Needless to say, Cunningham blames his former best friend, Wade Cunningham for giving him all those bribes

I think this is a typo, Lindsay. As you point out elsewhere in the post, Duke Cunningham's co-conspirator was Mitchell Wade. Wade Cunningham is a race car driver from New Zealand.

Good. You are supposed to hurt more than anyone can impagine...except for maybe people who lose their loved-ones...say in Iraq...

What an idiot.

I'm not sure what's more sad; the fact that he still doesn't own his shit, or the fact that a guy the Republicans put in charge of so much money and power is so clearly such an ignoramus.

paperwight, I'm going for C, man so lost to post-TR modern Republican Calvinism that it never actually occurred to him to question whether something that put money in his pocket wasn't a symbol of his own great virtue, even if it meant selling the armed services out.

I'm sure he is every bit as miserable as he says. Seriously. No matter who you are, what you've done or where you're incarcerated, prison is a hellish experience at best.

And yet, it's impossible to extend any sympathy to someone who--in prototypical Republican fashion--not only refuses to take the least responsibility for the actions that put him there, but who clearly has never extended his own sympathy to anyone but himself.

May he be the first of many.

Cunningham's letter is heart wrenching in its own way. I think the letter serves as a vivid object lesson about why the unexamined life sucks.
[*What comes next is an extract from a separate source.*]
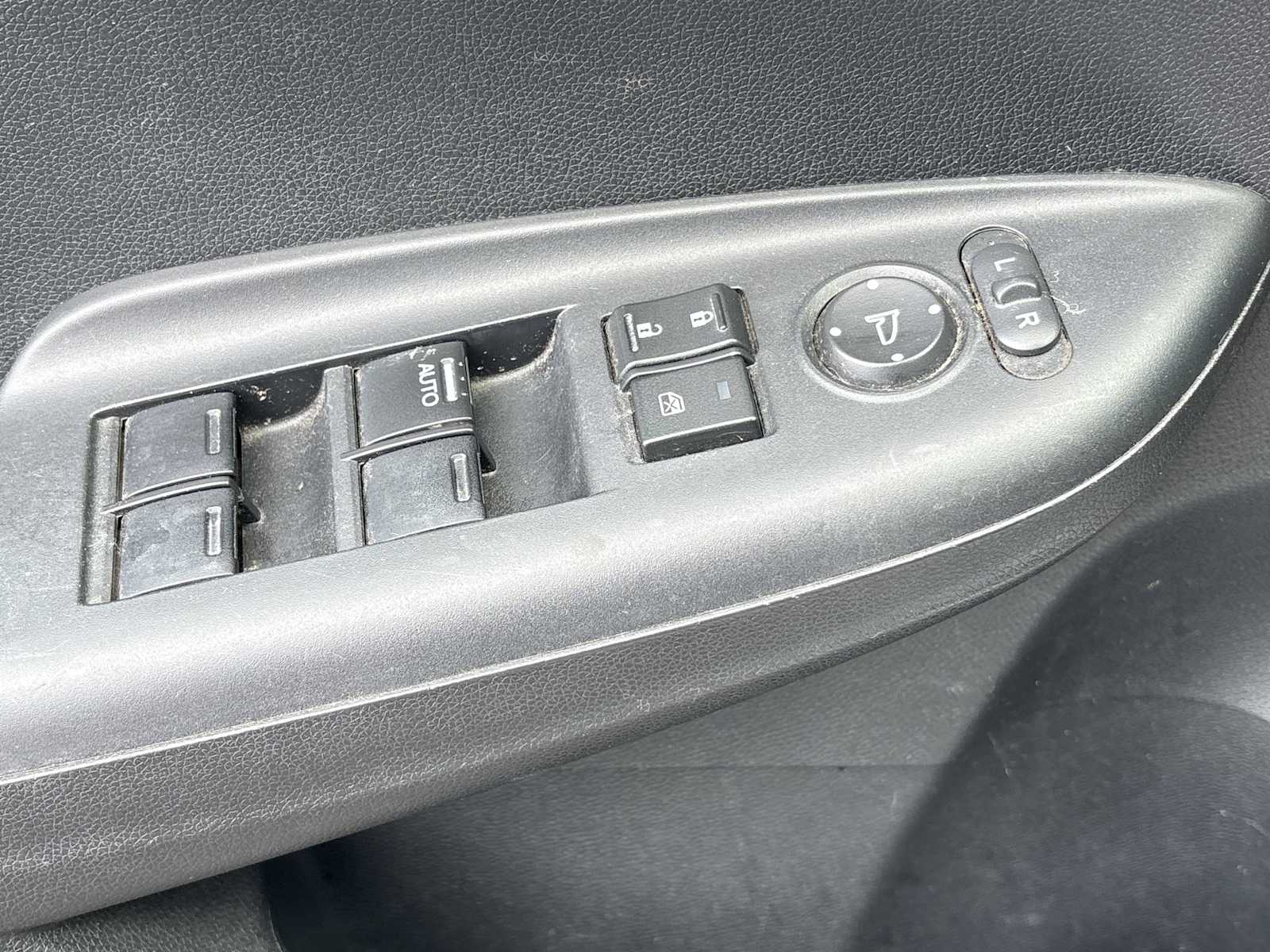 Thumbnail: 2015 Honda Fit - 11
Cunningham is so self-centered that he can't even conceive of his problems clearly. It's probably a lot more painful to be in this confused limbo than to be genuinely remorseful for your actions. Cunningham seems vaguely aware that he did something wrong, but he can't reconcile that knowledge with his own overwhelming sense of persecution.

I felt really bad for Duke when he talked about his former best friend Mitchell Wade (thanks for spotting the typo, parse). If Cunningham could come to terms with his own responsibility for his crimes, he might not feel that his best friend had betrayed him. A more mature person might say, "Mitchell and I were best friends, we broke the law together, and now we're busted." But Cunningham can't do that. So he's convinced himself that his best friend victimized him. I bet it's way more painful to believe that your best friend of 16 years was never really your friend than to accept that you took bribes.

What Molly said. Culture of responsibility, indeed.

And he's in a low-security joint. It would be interesting if these law-and-order types became more interested in the treatement of prisoners.

(Fishbane, we should definitely meet for a drink sometime. I lost track of that comment and wasn't sure how to email you.)